La dirigente socialista avanza que la Delegación Socialista Española no votará a favor de la comisión: “Usted hoy va a tener la confianza de esta Cámara, siendo sincera, no con mi voto”

La presidenta de la Delegación Socialista Española en el Parlamento Europeo, Iraxte García, ha intervenido hoy en la presentación del nuevo presidente de la Comisión Europea, Jean Claude Juncker, para exigirle un cambio de políticas que acabe con las desigualdades y los desequilibrios. “Usted hoy va a tener la confianza de esta Cámara, siendo sincera, no con mi voto.
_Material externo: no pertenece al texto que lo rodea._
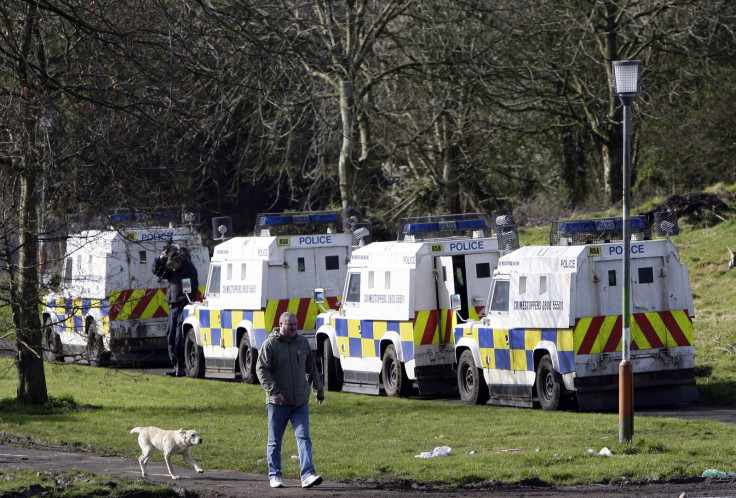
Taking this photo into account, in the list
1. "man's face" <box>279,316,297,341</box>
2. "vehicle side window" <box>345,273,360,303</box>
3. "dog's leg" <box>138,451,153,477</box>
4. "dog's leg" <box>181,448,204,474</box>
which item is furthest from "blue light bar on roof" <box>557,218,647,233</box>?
"dog's leg" <box>138,451,153,477</box>

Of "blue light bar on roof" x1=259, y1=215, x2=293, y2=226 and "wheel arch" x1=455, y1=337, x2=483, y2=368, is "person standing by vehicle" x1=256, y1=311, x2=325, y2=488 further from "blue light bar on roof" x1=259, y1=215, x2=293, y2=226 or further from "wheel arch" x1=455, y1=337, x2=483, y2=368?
"blue light bar on roof" x1=259, y1=215, x2=293, y2=226

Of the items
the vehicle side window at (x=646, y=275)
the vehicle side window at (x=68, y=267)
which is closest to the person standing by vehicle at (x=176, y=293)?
the vehicle side window at (x=68, y=267)

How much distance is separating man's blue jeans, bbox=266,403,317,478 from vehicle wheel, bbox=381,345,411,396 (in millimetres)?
7430

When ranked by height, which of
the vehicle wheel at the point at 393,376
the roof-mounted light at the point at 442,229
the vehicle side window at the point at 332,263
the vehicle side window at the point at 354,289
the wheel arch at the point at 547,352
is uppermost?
the roof-mounted light at the point at 442,229

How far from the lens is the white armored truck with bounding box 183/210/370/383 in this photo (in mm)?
21250

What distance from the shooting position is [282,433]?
37.3 ft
Pero lo que su Comisión tiene que ganar es la confianza de la ciudadanía, de quienes están fuera de este Parlamento; y para eso, Sr Juncker, deben cambiar las políticas y devolver la Europa social a los ciudadanos”, ha declarado la eurodiputada socialista.

 

Durante su intervención, Iratxe García ha recordado que “hoy Europa está en una encrucijada y en nuestras manos está la salida”, insistiendo en que las decisiones que los últimos años se han tomado para salir de la crisis no solo no han resuelto los problemas sino que han añadido sufrimiento injusto a millones de hombres y mujeres. “Sería imperdonable no cambiar, sería un error inaceptable”.

 

La presidenta de los socialistas españoles en la Eurocámara ha dicho a Juncker que tanto él como su colegio de comisarios “tienen hoy la responsabilidad histórica de dirigir un proyecto que cambie las cosas. Una Europa cuyo único programa de trabajo no sea la austeridad, un programa que apueste por el crecimiento inteligente, que invierta tiempo y recursos para afrontar los retos fundamentales”.

 

Iratxe García ha subrayado que se refiere a la creación de empleo “porque en países como el mío se ha abocado a la desesperanza a millones de personas que han dejado de creer en este proyecto”.

 

“Hablamos de una Europa sostenible compatible con una política industrial que apoye a los emprendedores”, ha continuado. “Hablamos de una Europa que no admita las dos velocidades, la desigualdad y los desequilibrios, que no permita la desprotección de los trabajadores y de quienes se han visto injustamente expulsados del sistema”.